The song's opening verse (out of ten) and chorus went:
Young Love he plays some funny tricks with us unlucky elves,
So gentlemen, I pray look out, and take care of yourselves,
For once I met a nice young maid, looking so demure,
All at once to me she said, 'You’re a perfect cure …'
A cure, a cure, a cure, a cure,
Now isn’t I a cure,
For here I go,
My high gee wo [i.e. horse],
For I’m a perfect cure....

In his early performances of the song, Stead wore "a long black coat, large white neckcloth, gaiters, and large rimmed low black hat; in fact the costume of a French curé – the chorus being sung after the Quaker fashion, with the raising and lowering of the body. It was very funny, and he used to meet with great applause…". Later, he dressed in a striped suit and dunce's cap like a French circus clown. Alfred Rosling Bennett wrote that, when Stead performed the song, "he sprang a couple of feet in the air at every bar, and never paused for some ten minutes. The words were the merest drivel, the attraction consisting solely in the eccentric appearance of the singer, his antics, agility and endurance." In each chorus, he would jump several times into the air, stiff-legged like a marionette, his arms held closely to his side. He is said to have jumped up and down 400 times in each performance, and sometimes performed it in four different venues in the course of one night.

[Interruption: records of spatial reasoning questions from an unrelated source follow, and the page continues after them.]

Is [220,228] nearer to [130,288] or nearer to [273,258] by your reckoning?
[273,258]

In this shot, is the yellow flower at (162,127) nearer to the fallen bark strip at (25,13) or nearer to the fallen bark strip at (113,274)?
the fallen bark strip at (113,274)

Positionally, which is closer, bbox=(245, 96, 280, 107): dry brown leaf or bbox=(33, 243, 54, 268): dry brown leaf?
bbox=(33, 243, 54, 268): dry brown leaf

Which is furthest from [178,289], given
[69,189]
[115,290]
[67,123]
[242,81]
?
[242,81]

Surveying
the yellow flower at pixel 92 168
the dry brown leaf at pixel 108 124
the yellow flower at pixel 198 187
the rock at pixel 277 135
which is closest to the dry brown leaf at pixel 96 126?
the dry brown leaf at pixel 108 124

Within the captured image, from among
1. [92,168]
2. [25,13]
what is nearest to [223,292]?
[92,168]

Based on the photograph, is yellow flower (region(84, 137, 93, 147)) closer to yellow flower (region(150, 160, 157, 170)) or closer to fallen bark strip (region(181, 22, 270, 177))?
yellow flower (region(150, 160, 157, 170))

Bennett wrote that, around 1860, Stead's performances "raged through the land like influenza". In 1869, Henry C. Lunn of The Musical Times reviewed his performance:
Mr. J. H. Stead … sang and danced the composition which has made his reputation – the ‘Perfect Cure.’ Mr. Stead is usually described as ‘the man who never stood still;’ and indeed, seeing that he has jumped into so good a thing, there is no reason why he should relax his efforts as long as the public will pay to see him, and his muscular system will hold out. Abstractedly, there is nothing either pleasing or amusing in seeing a full-grown man, in a striped suit and an eccentric cap, bounding up and down like an India-rubber ball, whilst he is trying to sing. But it is clever, nevertheless; and, although we do not sympathise with his ‘line of endeavour,’ as Carlyle says, we can at least praise him for his industry.

Stead continued to perform the song into the early 1880s. His success led to the production of trick puppets in his likeness, for use in travelling shows, dancing to the tune of "The Perfect Cure". The tune itself became a popular fiddle tune at barn dances, often thought of incorrectly as a traditional Norfolk jig.

Stead became ill with a chest condition in 1884, developed "symptoms of serious mental aberration", and died in 1886. Benefit concerts were arranged for his family, but after it was discovered that he had accumulated savings of some £3,000, a considerable sum at the time, the money raised was returned to the donors. He was buried at St Pancras Cemetery on 2 February 1886, where "a large number of residents of Camden Town" assembled in his honour.

Stead's act was one of the inspirations of the 1980s dance group, the Wild Wigglers, created by Liz Aggiss and Billy Cowie. Like Stead, the dancers wore tall pointy hats.